Whispers filled the air.

Kael didn't know where they came from—whether from the ruins, the air, or inside his own skull. But they were there. Soft. Cold. Seductive.

— Join us… You wanted this…

— This is not betrayal. This is freedom.

— Give up your name. Accept ours.

Sareth screamed again, louder. His back arched, muscles tearing beneath the skin, bones cracking like dry branches. His sweat had turned black, dripping from his brow like ink. He collapsed to his knees, chest heaving. A being caught between man and something unspeakable. His mind—his will—was still in there, struggling. Drowning.

Kael took another step. The rational part of him screamed to stop. But his heart pulled him forward. There was still something inside Sareth—some spark. Some plea. He felt it. A thread, however thin, of humanity refusing to die.

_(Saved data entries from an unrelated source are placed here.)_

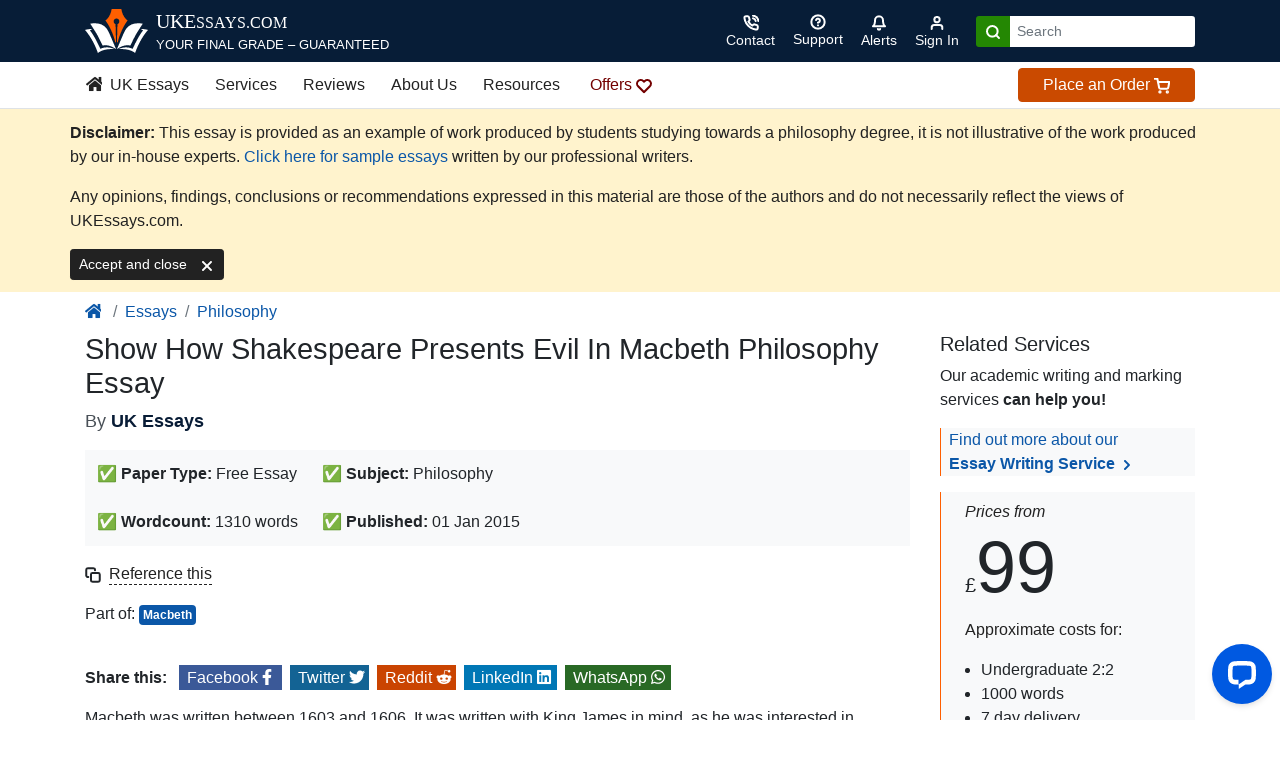

--- FILE ---
content_type: application/javascript; charset=UTF-8
request_url: https://api.livechatinc.com/v3.6/customer/action/get_dynamic_configuration?x-region=us-south1&license_id=17719722&client_id=c5e4f61e1a6c3b1521b541bc5c5a2ac5&url=https%3A%2F%2Fwww.ukessays.com%2Fessays%2Fphilosophy%2Fshow-how-shakespeare-presents-evil-in-macbeth-philosophy-essay.php&channel_type=code&origin=livechat&implementation_type=manual_onboarding&jsonp=__c6t3m3b4tw
body_size: 214
content:
__c6t3m3b4tw({"organization_id":"bd7208bd-08d0-4f86-8ad8-d8f8f1ff9f12","livechat_active":true,"livechat":{"group_id":2,"client_limit_exceeded":false,"domain_allowed":true,"config_version":"703.0.3.32.2.3.2.5.6.28.5.27.1","localization_version":"6bb83031e4f97736cbbada081b074fb6","language":"en"},"default_widget":"livechat"});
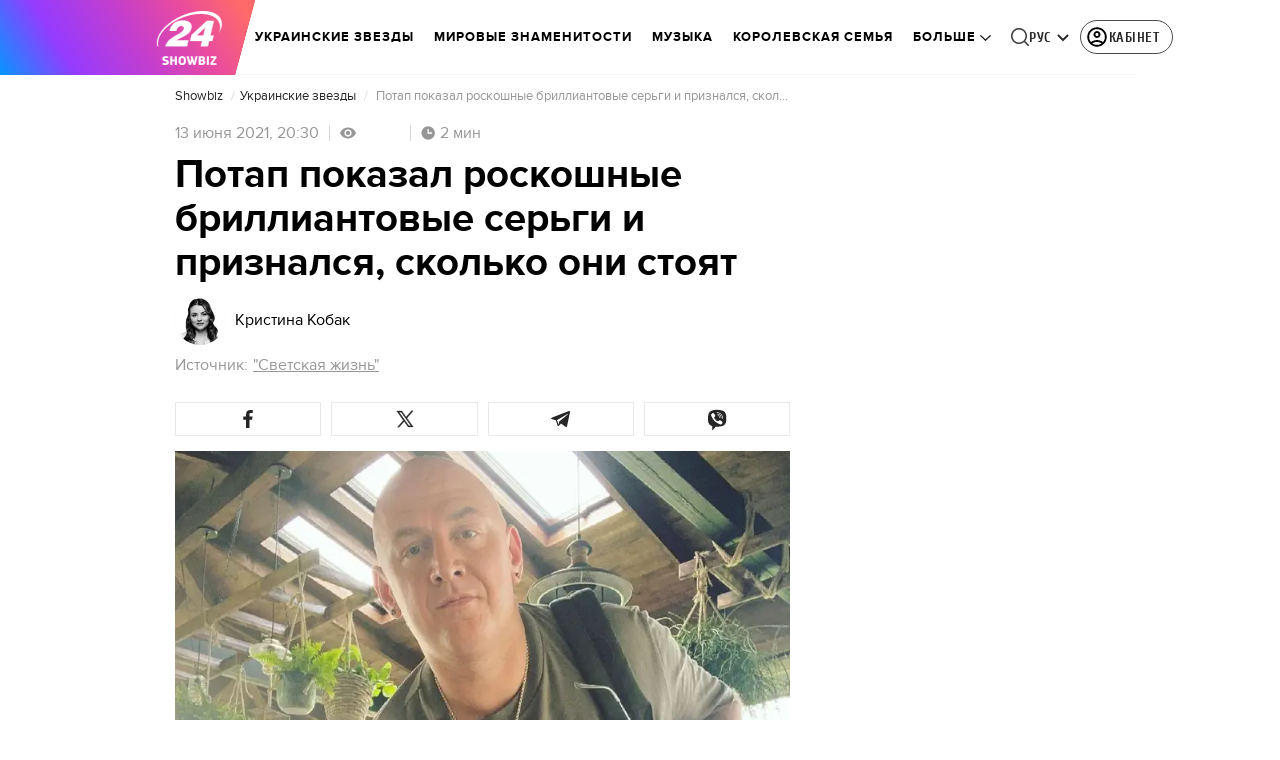

--- FILE ---
content_type: image/svg+xml
request_url: https://showbiz.24tv.ua/assets/img/eye-gray.svg
body_size: -268
content:
<svg width="16" height="12" viewBox="0 0 16 12" fill="none" xmlns="http://www.w3.org/2000/svg">
<path d="M8.00018 3.81787C6.79653 3.81787 5.81836 4.79604 5.81836 5.99969C5.81836 7.20334 6.79653 8.18151 8.00018 8.18151C9.20382 8.18151 10.182 7.20334 10.182 5.99969C10.182 4.79604 9.20379 3.81787 8.00018 3.81787Z" fill="#979797"/>
<path d="M8.00002 0.54541C4.36364 0.54541 1.25819 2.80721 0 5.99996C1.25819 9.19268 4.36364 11.4545 8.00002 11.4545C11.64 11.4545 14.7418 9.19268 16 5.99996C14.7418 2.80721 11.64 0.54541 8.00002 0.54541ZM8.00002 9.6363C5.99274 9.6363 4.36364 8.0072 4.36364 5.99992C4.36364 3.99265 5.99274 2.36358 8.00002 2.36358C10.0073 2.36358 11.6364 3.99268 11.6364 5.99996C11.6364 8.00723 10.0073 9.6363 8.00002 9.6363Z" fill="#979797"/>
</svg>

A hand seized his shoulder. Declan.

"Don't," he said, voice low and tense. "Don't do it. He's too far gone. That thing down there… it's not him anymore. Not really."

Kael's breath caught. His fists clenched. He wanted to believe. He wanted to believe that people didn't just vanish into darkness. That even when the body twisted, when the soul cracked—something endured. Something good.

"I saw it," Kael muttered. "I saw him fight it."

Declan's grip tightened. "And now he's losing."

Still, Kael didn't look away. He couldn't. Sareth's eyes—however warped—still held something. A flicker. A memory. The man who stood before them during the trials. The man who demanded strength, not cruelty. The captain who fought to shield them from the Vorm with everything he had.

He wouldn't believe it was all gone.

Not yet.

Not while that look remained. That quiet, pleading look—buried beneath the void. A look that said: help me.